Brown — who received a writing credit on the project — was able to incorporate his own story into the film’s plot.
“Doing this film kind of put a fire under me to cover those things and approach those thoughts that brought me anxiety,” Brown told Page Six. “They weren’t necessarily directly related to the shooting, but it was the period of my life I was in. I had a lot of insecurities and then coming up against this accident exacerbated what I was already feeling.”
Brown still had an ostomy bag during production, which is clearly shown in intimate scenes. “Why is my disability any different from normal sex? Why are scars ugly? Why can’t scars be beautiful and tender?” he says.
In the movie, the two men navigate their own issues and are able to come together to heal.

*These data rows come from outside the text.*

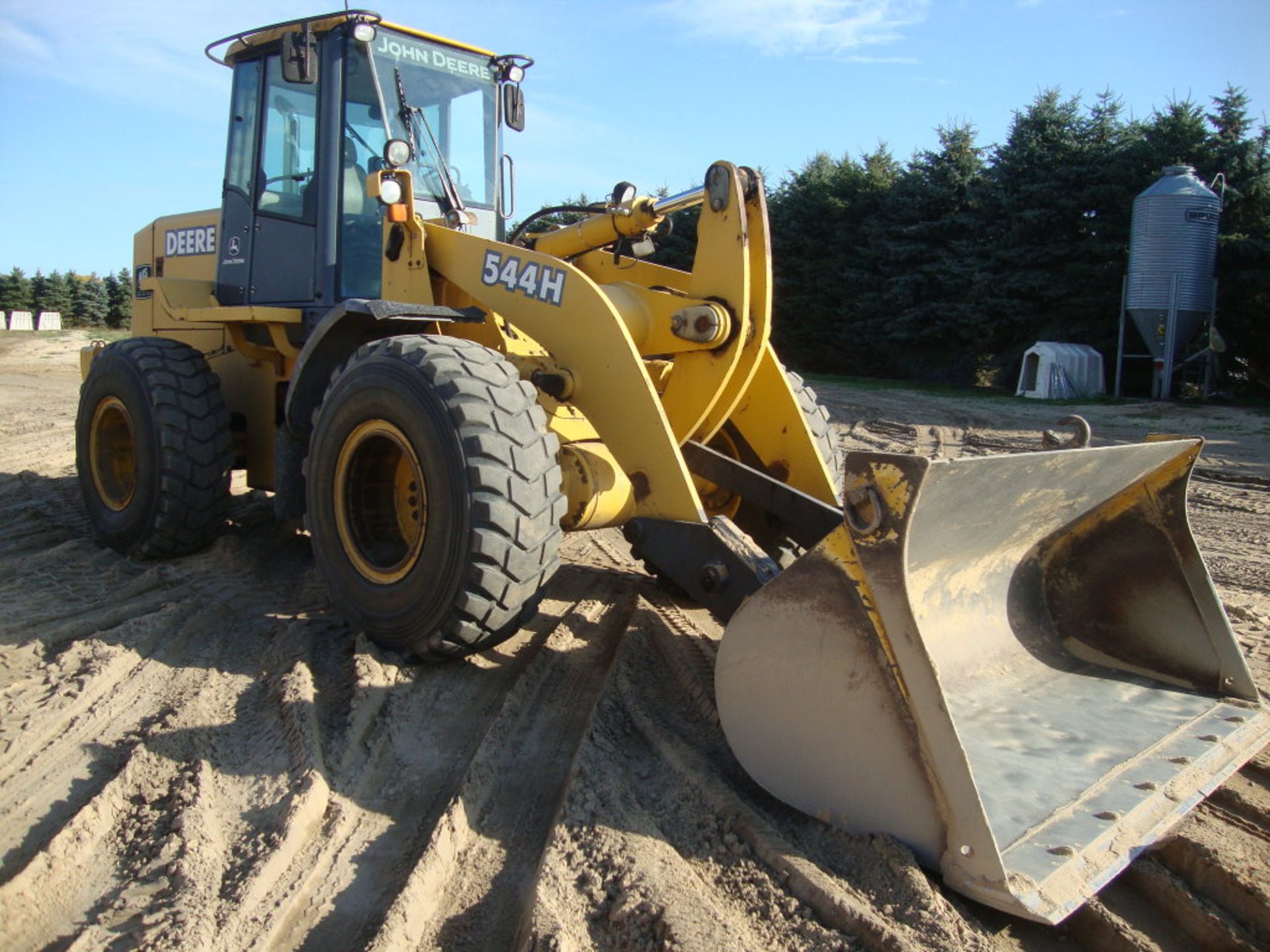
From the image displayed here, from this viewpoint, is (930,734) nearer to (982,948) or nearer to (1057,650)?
(982,948)

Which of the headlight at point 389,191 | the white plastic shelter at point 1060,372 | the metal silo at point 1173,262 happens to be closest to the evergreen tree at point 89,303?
the white plastic shelter at point 1060,372

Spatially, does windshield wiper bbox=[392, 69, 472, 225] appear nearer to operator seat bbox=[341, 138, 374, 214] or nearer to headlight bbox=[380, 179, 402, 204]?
operator seat bbox=[341, 138, 374, 214]

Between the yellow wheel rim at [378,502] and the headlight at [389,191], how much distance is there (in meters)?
1.13

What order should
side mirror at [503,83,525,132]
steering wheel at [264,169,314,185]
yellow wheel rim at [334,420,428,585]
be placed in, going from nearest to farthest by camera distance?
1. yellow wheel rim at [334,420,428,585]
2. steering wheel at [264,169,314,185]
3. side mirror at [503,83,525,132]

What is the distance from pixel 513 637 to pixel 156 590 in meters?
2.04

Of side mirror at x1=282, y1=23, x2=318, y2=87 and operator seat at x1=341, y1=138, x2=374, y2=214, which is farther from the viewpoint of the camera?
operator seat at x1=341, y1=138, x2=374, y2=214

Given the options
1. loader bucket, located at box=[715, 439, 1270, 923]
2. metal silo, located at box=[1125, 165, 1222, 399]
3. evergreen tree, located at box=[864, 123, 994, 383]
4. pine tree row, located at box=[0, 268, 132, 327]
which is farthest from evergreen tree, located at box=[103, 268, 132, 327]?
loader bucket, located at box=[715, 439, 1270, 923]

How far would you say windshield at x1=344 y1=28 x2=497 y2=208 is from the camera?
15.9 feet

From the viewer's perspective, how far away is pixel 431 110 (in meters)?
5.05

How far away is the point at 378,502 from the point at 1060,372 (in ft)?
42.0

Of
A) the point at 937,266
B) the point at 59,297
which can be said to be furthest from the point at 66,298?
the point at 937,266

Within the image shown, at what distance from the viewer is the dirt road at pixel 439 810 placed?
2.35 meters

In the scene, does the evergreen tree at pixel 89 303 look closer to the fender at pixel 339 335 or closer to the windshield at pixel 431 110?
the windshield at pixel 431 110

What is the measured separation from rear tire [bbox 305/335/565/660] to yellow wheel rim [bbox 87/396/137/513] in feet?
7.60
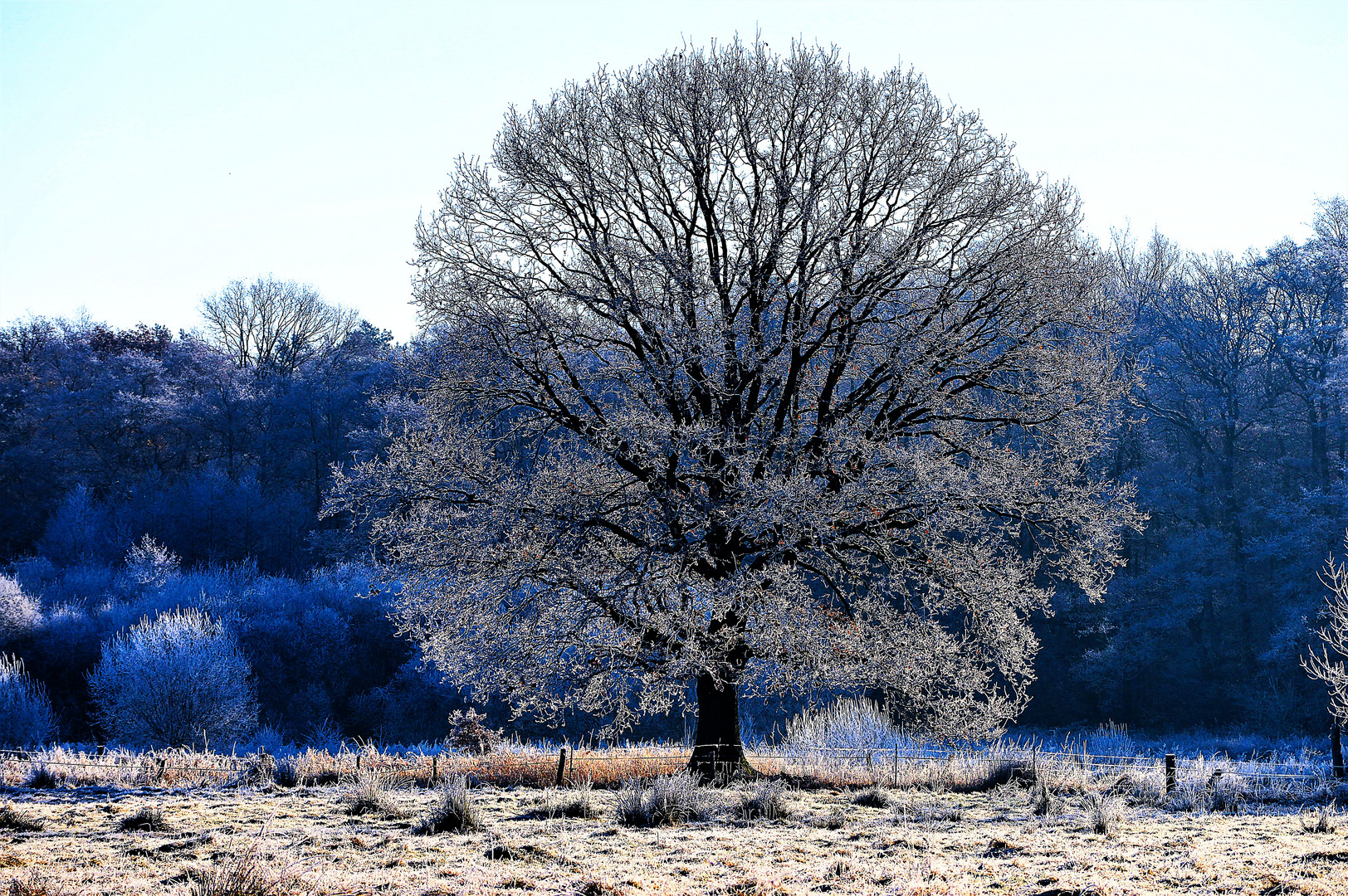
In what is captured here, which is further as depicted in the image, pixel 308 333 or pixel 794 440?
pixel 308 333

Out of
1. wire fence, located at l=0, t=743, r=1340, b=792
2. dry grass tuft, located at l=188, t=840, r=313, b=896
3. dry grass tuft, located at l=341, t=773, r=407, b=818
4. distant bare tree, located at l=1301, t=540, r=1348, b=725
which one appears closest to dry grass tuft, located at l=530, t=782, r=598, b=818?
dry grass tuft, located at l=341, t=773, r=407, b=818

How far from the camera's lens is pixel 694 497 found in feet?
40.5

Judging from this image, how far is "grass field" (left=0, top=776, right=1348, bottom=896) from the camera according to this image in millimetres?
6969

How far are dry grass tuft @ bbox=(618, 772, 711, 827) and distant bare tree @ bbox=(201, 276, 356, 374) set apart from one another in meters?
48.8

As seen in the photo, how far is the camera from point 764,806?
1081 cm

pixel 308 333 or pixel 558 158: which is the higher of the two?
pixel 308 333

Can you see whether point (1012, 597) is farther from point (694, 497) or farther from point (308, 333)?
point (308, 333)

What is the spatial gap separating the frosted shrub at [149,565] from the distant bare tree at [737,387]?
28.2 meters

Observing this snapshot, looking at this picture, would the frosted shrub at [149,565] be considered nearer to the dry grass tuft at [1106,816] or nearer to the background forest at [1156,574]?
the background forest at [1156,574]

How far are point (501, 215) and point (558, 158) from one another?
116cm

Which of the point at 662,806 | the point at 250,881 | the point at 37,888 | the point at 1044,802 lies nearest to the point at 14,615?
the point at 662,806

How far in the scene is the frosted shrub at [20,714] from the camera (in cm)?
2670

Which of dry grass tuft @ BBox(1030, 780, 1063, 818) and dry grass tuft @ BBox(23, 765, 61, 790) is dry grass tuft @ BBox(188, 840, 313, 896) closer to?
dry grass tuft @ BBox(23, 765, 61, 790)

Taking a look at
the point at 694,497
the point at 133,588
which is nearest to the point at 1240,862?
the point at 694,497
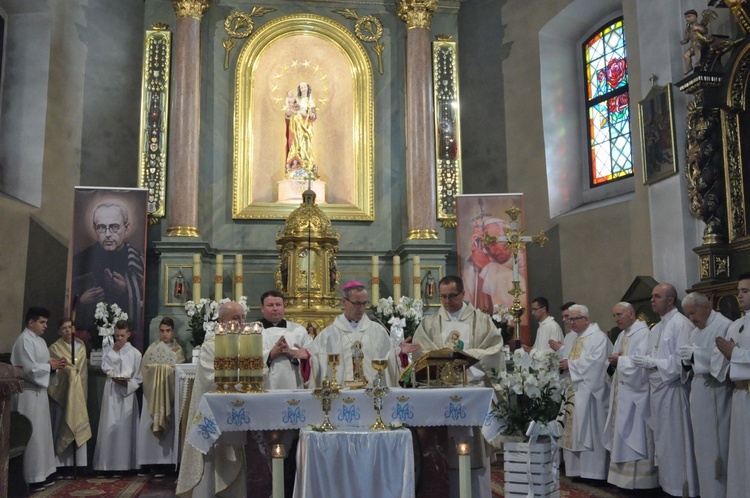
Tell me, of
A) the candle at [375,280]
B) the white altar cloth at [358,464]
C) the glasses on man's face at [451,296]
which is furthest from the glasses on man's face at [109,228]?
the white altar cloth at [358,464]

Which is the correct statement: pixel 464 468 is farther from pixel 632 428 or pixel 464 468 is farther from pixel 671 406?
pixel 632 428

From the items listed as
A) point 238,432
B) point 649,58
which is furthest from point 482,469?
point 649,58

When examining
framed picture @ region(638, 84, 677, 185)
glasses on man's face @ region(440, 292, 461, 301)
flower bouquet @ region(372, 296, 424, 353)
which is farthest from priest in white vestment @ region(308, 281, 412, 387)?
framed picture @ region(638, 84, 677, 185)

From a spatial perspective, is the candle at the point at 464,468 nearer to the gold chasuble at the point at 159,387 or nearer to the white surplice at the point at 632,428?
the white surplice at the point at 632,428

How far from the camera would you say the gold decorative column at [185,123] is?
12328mm

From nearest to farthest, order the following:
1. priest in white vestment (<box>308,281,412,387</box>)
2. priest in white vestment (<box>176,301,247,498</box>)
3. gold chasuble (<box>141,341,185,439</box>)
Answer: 1. priest in white vestment (<box>176,301,247,498</box>)
2. priest in white vestment (<box>308,281,412,387</box>)
3. gold chasuble (<box>141,341,185,439</box>)

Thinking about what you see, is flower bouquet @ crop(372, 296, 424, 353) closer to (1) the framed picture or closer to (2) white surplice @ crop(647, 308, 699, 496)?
(1) the framed picture

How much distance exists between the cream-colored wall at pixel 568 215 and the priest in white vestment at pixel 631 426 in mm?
2257

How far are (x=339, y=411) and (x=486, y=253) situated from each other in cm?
711

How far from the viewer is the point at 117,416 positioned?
32.3 ft

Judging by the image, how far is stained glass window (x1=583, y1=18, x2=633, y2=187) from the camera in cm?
1230

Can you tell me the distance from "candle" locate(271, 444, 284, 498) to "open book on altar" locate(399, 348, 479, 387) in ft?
3.76

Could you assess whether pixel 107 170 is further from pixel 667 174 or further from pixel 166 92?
pixel 667 174

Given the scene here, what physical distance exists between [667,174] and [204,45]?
759 cm
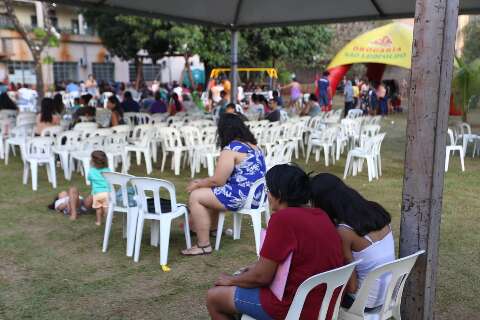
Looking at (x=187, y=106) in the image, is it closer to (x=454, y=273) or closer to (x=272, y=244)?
(x=454, y=273)

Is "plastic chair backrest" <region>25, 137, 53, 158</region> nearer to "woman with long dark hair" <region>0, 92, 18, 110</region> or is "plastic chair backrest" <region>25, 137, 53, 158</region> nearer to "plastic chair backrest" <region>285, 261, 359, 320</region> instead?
"woman with long dark hair" <region>0, 92, 18, 110</region>

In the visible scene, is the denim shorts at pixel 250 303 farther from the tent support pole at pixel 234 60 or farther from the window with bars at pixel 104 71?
the window with bars at pixel 104 71

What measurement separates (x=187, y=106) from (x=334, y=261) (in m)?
11.7

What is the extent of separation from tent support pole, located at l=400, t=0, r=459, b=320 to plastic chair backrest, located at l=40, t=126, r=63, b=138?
251 inches

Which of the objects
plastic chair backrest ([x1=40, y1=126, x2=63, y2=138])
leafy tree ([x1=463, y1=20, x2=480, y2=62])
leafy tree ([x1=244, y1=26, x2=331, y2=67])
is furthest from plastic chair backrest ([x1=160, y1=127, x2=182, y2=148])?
leafy tree ([x1=463, y1=20, x2=480, y2=62])

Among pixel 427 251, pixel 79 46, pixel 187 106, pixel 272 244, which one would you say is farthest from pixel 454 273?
pixel 79 46

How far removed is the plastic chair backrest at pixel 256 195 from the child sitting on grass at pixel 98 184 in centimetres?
175

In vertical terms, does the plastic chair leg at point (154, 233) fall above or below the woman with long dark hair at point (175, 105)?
below

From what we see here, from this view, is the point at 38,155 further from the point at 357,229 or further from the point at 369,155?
the point at 357,229

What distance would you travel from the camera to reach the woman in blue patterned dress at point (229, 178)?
176 inches

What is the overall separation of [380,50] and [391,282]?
15.9 m

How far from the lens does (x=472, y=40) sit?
25.9m

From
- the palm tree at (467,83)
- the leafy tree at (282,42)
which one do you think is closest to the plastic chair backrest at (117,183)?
the palm tree at (467,83)

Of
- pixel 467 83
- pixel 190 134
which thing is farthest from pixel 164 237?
pixel 467 83
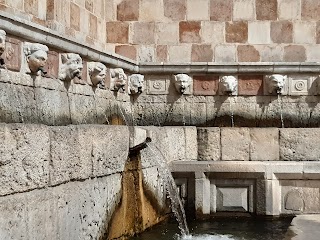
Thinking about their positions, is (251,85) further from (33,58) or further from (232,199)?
(33,58)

“Most black queer people have to be brave,” Brown says. “I could have sat there and said, ‘Why did this happen to me?’… I knew as soon as I woke up the next day after being shot I was meant to be on this planet storytelling. And if I am going to storytell, I am going to tell my own story.”
Fifer, who co-directed with Kieran Mulcare, tells us of the script: “Writing it was incredibly cathartic.”
The film, which was made for under $50,000, was originally set to premiere at the British Film Institute’s Flare Festival in London in 2020, which was canceled due to the COVID-19 pandemic. The movie is now playing at theaters in NYC, LA and San Francisco.
Fifer says of seeing it for the first time in a theater with family, friends and strangers, “A lot of them came up and shared their own stories. That night made it all worth it for me.”
A Hollywood Reporter piece said the movie, “puts Fifer and Brown on the map, not only in terms of queer storytelling but as fresh voices in indie cinema.”